Publié le Mercredi 2 juillet 2025 à 10h57.

Émancipation sociale et psychiatrie émancipatrice

Sous la direction du Pr Antoine Porrot, la psychiatrie coloniale en Algérie est au service de la domination coloniale. Selon Porrot, « l’indigène nord-africain » est un être « primitif », sans cortex préfrontal, et donc « sans morale, ni intelligence abstraite, ni personnalité ». Fanon critique cette psychiatrie, qu’il considère comme un instrument de répression, expliquant que la criminalité et l’agressivité des coloniséEs sont des produits directs de la situation coloniale, et non le fruit d’une nature « raciale » inférieure.

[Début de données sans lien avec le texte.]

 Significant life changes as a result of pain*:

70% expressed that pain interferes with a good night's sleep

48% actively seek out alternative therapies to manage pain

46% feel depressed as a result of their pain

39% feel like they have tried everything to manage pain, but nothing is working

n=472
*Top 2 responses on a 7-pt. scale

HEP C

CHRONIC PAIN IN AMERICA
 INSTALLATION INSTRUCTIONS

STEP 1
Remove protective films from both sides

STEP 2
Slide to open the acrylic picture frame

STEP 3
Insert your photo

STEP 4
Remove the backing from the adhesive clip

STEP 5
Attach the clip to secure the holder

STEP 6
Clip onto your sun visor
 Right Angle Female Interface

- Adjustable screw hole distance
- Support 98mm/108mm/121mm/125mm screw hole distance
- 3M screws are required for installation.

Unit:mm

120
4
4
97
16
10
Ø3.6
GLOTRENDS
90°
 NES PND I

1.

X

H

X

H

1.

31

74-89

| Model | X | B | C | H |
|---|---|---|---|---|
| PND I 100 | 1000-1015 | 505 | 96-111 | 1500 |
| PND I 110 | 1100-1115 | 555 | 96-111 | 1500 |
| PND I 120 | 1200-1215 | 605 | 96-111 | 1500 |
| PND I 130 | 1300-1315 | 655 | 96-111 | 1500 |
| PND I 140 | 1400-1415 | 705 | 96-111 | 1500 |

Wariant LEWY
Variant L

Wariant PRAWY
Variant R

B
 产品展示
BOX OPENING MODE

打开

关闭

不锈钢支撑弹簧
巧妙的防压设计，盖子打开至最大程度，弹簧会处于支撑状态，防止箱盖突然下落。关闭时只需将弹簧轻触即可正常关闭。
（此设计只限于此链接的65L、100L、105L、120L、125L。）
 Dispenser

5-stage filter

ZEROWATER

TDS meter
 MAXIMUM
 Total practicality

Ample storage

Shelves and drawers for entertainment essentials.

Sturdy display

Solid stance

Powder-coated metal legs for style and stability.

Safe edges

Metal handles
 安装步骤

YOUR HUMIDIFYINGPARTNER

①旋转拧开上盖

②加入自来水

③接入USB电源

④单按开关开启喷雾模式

Pour Fanon, la pathologie mentale du colonisé est indissociable des conditions sociales imposées par le colonialisme. Comme il l’écrit dans les Damnés de la terre : « la criminalité de l’Algérien, son impulsivité, la violence de ses meurtres ne sont donc pas la conséquence d’une organisation du système nerveux ni d’une originalité caractérielle, mais le produit direct de la situation coloniale ».

Fanon, tout en dénonçant la domination coloniale, met en place des solutions concrètes pour traiter les troubles psychiques engendrés par cette oppression. En Tunisie, où il s’installe après son expulsion d’Algérie, il ouvre à l’hôpital Charles-Nicolle un hôpital de jour, une initiative révolutionnaire à l’époque. L’hôpital de jour permet un diagnostic et un traitement précoces, tout en évitant l’internement et en préservant le plus possible la vie sociale du malade.

Fanon préconise la multiplication de petits services de psychiatrie rattachés aux hôpitaux généraux, avec une attention particulière à l’hospitalisation de jour. Il insiste sur la nécessité de garantir la liberté des malades et de retirer toute dimension carcérale et coercitive à l’internement.

Une psychiatrie de la dignité, de l’égalité et de la libération

Fanon défend l’idée que l’émancipation des individus, qu’elle soit sociale ou psychiatrique, ne peut être imposée par une autorité extérieure, mais doit résulter de la prise de conscience et de l’action de l’individu lui-même. Pour lui, la psychiatrie émancipatrice est celle qui traite les malades « avec » elleux, et non « contre » elleux. C’est un appel à une psychiatrie de la dignité, de la liberté et de l’égalité, qui reste d’actualité dans un contexte où la psychiatrie tend à se réduire à une « science du cerveau », de plus en plus axée sur les traitements médicamenteux et comportementaux. Les logiques de contrôle, de tri et de punition continuent de dominer nos institutions psychiatriques et la société dans son ensemble.

Les idées de Fanon constituent ainsi un appel à prolonger la lutte pour une psychiatrie respectueuse de la dignité humaine, une psychiatrie de la libération.